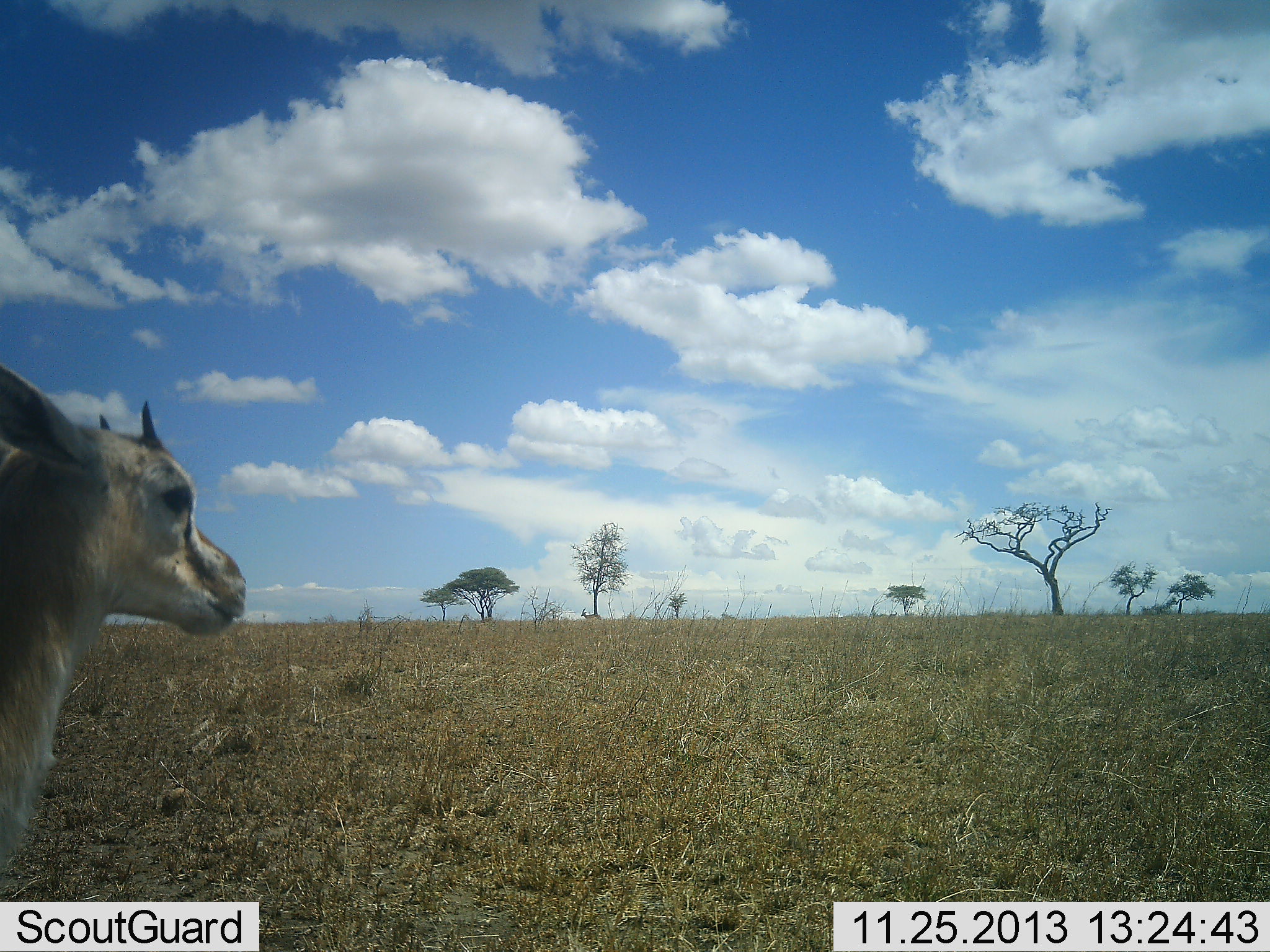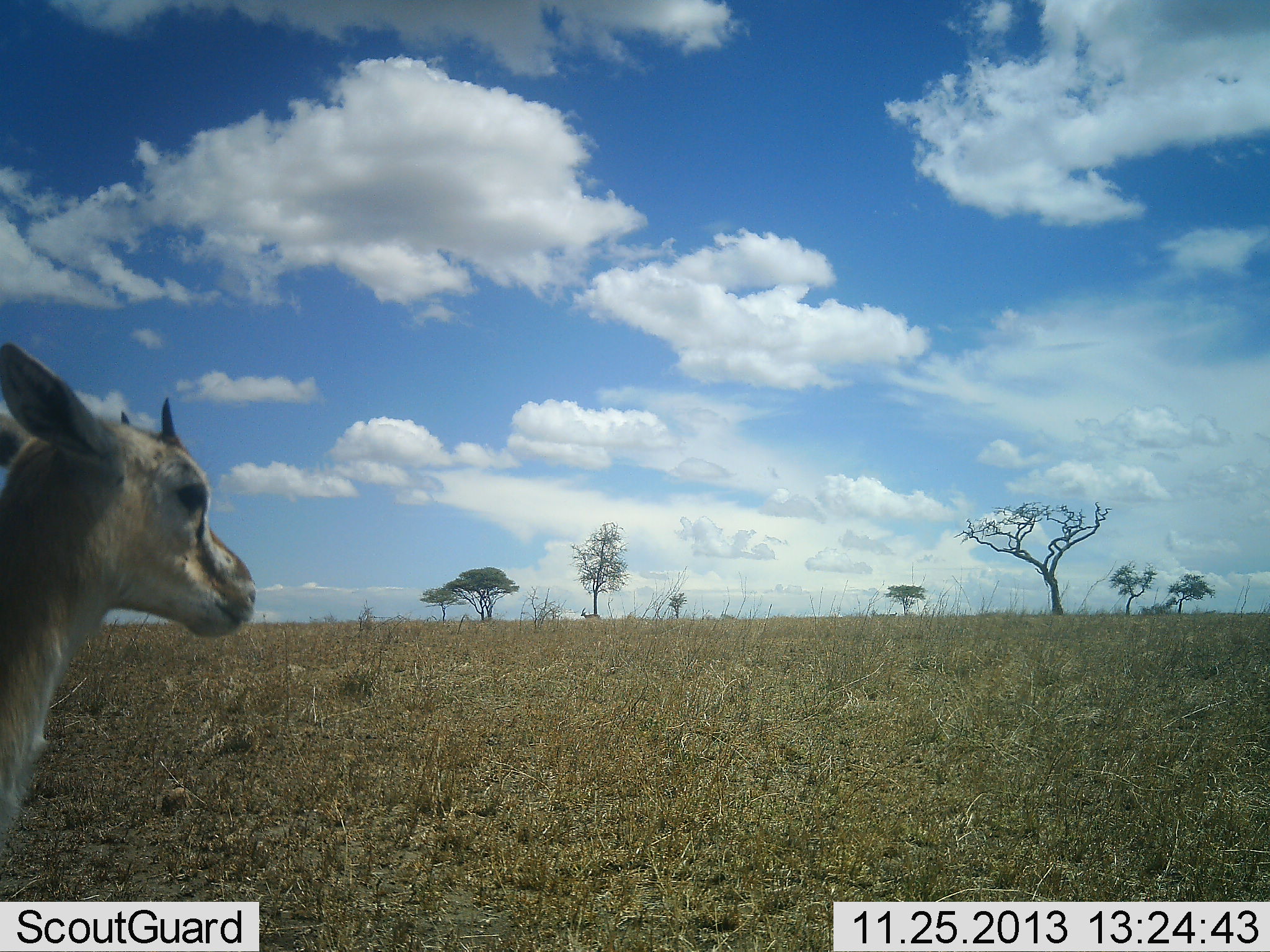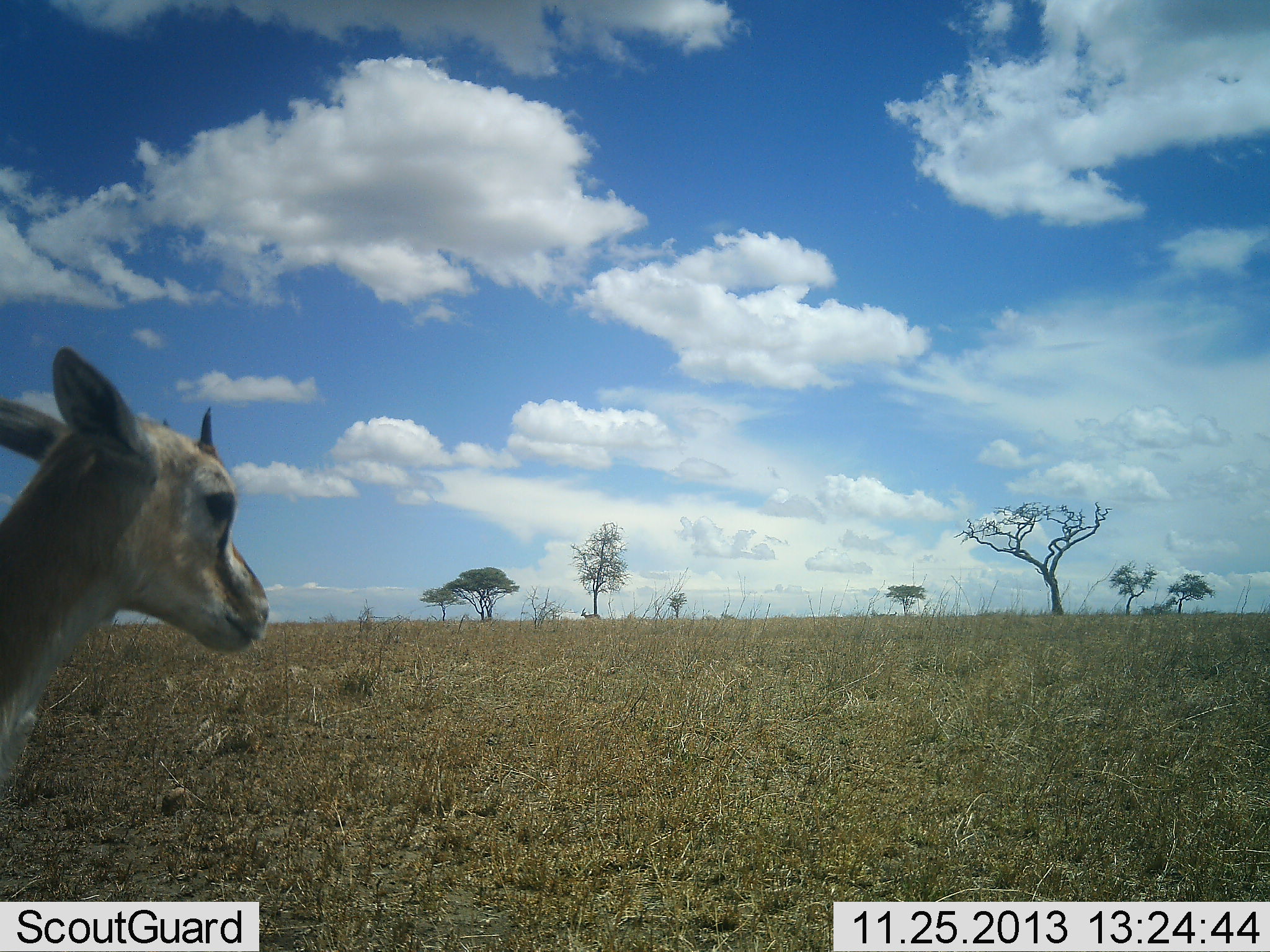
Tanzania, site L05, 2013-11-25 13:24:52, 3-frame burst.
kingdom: Animalia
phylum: Chordata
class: Mammalia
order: Artiodactyla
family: Bovidae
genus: Eudorcas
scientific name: Eudorcas thomsonii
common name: thomson's gazelle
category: gazellethomsons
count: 1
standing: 90%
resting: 0%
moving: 10%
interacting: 0%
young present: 30%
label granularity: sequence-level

----------------------------------------

Assignment: The output is the records exactly as they read, with no pictures in it.

Written response:
Tanzania, site L05, 2013-11-25 13:24:52, 3-frame burst.
kingdom: Animalia
phylum: Chordata
class: Mammalia
order: Artiodactyla
family: Bovidae
genus: Eudorcas
scientific name: Eudorcas thomsonii
common name: thomson's gazelle
category: gazellethomsons
count: 1
standing: 90%
resting: 0%
moving: 10%
interacting: 0%
young present: 30%
label granularity: sequence-level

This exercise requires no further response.